Wednesday, 5 October 2016

Not Strong, Not Skinny

I rejoined the gym at the beginning of August and nearly two months later, I read something in an old Grazia magazine recently, from Ruby Tandoh, that really struck a chord with me:
"I'm worried about the idea that 'strong is the new skinny'. There's a creeping sense of what we should be, of what's ideal. We're not getting rid of horrible body standards that make people unwell, but continually moving the goalposts. It's wrong."
As you know, I prefer to share life over lifestyle here.
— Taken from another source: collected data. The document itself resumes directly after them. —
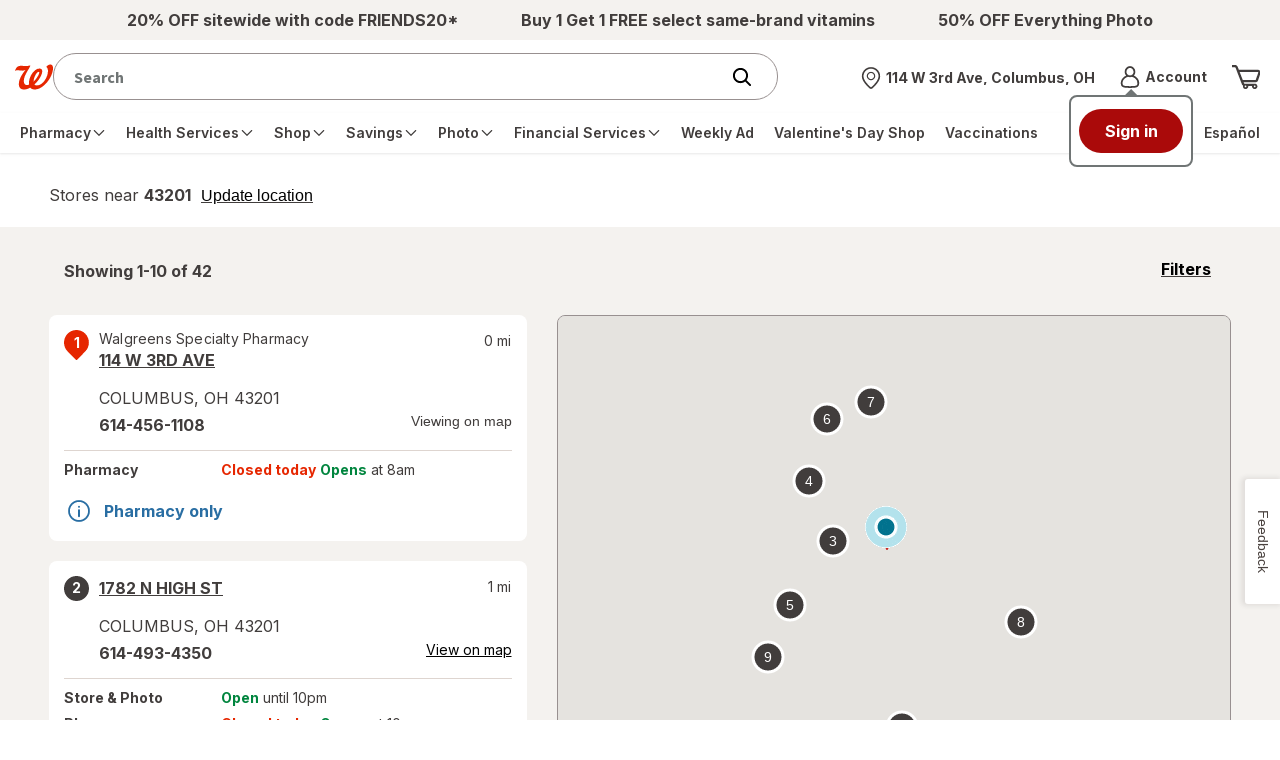

--- FILE ---
content_type: text/javascript; charset=utf-8
request_url: https://app.link/_r?sdk=web2.86.5&branch_key=key_live_pey3WZF9pVXLZe480LsjSdjmErcjPrcf&callback=branch_callback__0
body_size: 72
content:
/**/ typeof branch_callback__0 === 'function' && branch_callback__0("1543787038142144178");

--- FILE ---
content_type: application/x-javascript
request_url: https://assets.adobedtm.com/98d94abf0996/ebfaa8e9c235/27370aac9b30/RCf1a5234fb1eb41b09f173bd9fc8bb6e5-source.min.js
body_size: 252
content:
// For license information, see `https://assets.adobedtm.com/98d94abf0996/ebfaa8e9c235/27370aac9b30/RCf1a5234fb1eb41b09f173bd9fc8bb6e5-source.js`.
_satellite.__registerScript('https://assets.adobedtm.com/98d94abf0996/ebfaa8e9c235/27370aac9b30/RCf1a5234fb1eb41b09f173bd9fc8bb6e5-source.min.js', "var ALGOLIA_INSIGHTS_SRC=\"https://cdn.jsdelivr.net/npm/search-insights@2.17.3/dist/search-insights.min.js\";!function(e,a,t,i,n,s,l){e.AlgoliaAnalyticsObject=n,e[n]=e[n]||function(){(e[n].queue=e[n].queue||[]).push(arguments)},s=a.createElement(t),l=a.getElementsByTagName(t)[0],s.async=1,s.src=i,l.parentNode.insertBefore(s,l)}(window,document,\"script\",ALGOLIA_INSIGHTS_SRC,\"aa\"),aa(\"init\",{appId:_satellite.getVar(\"algolia_appID\"),apiKey:_satellite.getVar(\"algolia_apiKey\")});");

--- FILE ---
content_type: text/plain;charset=utf-8
request_url: https://www.walgreens.com/dthandler/rb_bf21859hft?type=js3&sn=v_4_srv_16_sn_140901A61B7842BFB903B28FF85EED15_perc_100000_ol_0_mul_1_app-3Af4c2e99ce32f8b27_1_rcs-3Acss_0&svrid=16&flavor=post&vi=SIJKHBECNQELDPBVEMHUBOWTEFHCRBPK-0&modifiedSince=1769008055217&bp=3&app=f4c2e99ce32f8b27&crc=1699441917&en=hu1jo3rs&end=1
body_size: 58
content:
OK(BF)|sn=v_4_srv_16_sn_140901A61B7842BFB903B28FF85EED15_app-3Af4c2e99ce32f8b27_1_ol_0_perc_100000_mul_1_rcs-3Acss_0|name=ruxitagentjs|featureHash=ICA7NVfghqrux|buildNumber=10327251022105625|lastModification=1769008055217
While it's wonderful to show off beautiful finished pieces and share perfectly curated posts, sometimes it's worthwhile (for me and, hopefully, you) to show a little more than that. The mess beyond the camera; how many times you cast on before it was right; how sometimes you don't feel as good as the pictures might suggest.

It's a powerful thing, I think, to share the warts and all stuff.

When I joined the gym, I had all these dreams - I was going to be this total powerhouse. Rippling thighs, washboard abs and chiselled arms.

Two months in, I realise, that just ain't be. I now going to the gym between 4-6 times a week, depending on what I'm doing that week, how I feel and what I think my body needs. I still eat relatively well - with the exception of a love of the sweet stuff - but we tend to use cheese and butter in our cooking over vegetable fats and... no cheese.

I looked at my diet and thought - if I cut out all those (yummy, luscious) fats and those sweet treats and aimed to maintain a 6 day a week gym routine, I could probably look exactly as I envisaged by my 30th birthday in March.

And here's the thing - I don't care as much about image as I do about being happy. While I don't mind cutting back on the things I ought to, I'm not willing to give them up completely. I love food, eating out and trying new things is one of my greatest pleasures.

Healthy for me does not necessarily mean what it means to you. Healthy for me is getting movement into every day, eating well, but without depriving myself, continuing to see the gains I'm seeing now in every class, working up to heavier weights.

It may mean I never have the athletic build I originally thought I was aiming for - but at least I won't be suffering from guilt or frustration. This is the balance that works for me at the moment, it might change in the future.

Finding what works for you, rather than fulfilling whatever new look there is, is key - in my opinion - to falling in love with yourself. And I applaud Ruby for pointing out that you don't have to worry about moving goalposts if you shoot for your own goals.

1 comment:

  1. Well, being a bit older, strong is very important to me. I want to be able to keep moving and stand up straight into my golden years. I was not athletic when I was younger but I started running in my mid-40's and it has become my passion. I try to have balance, eat well and exercise often but also enjoy a sweet here and there and a day of sitting on the couch when I need that too.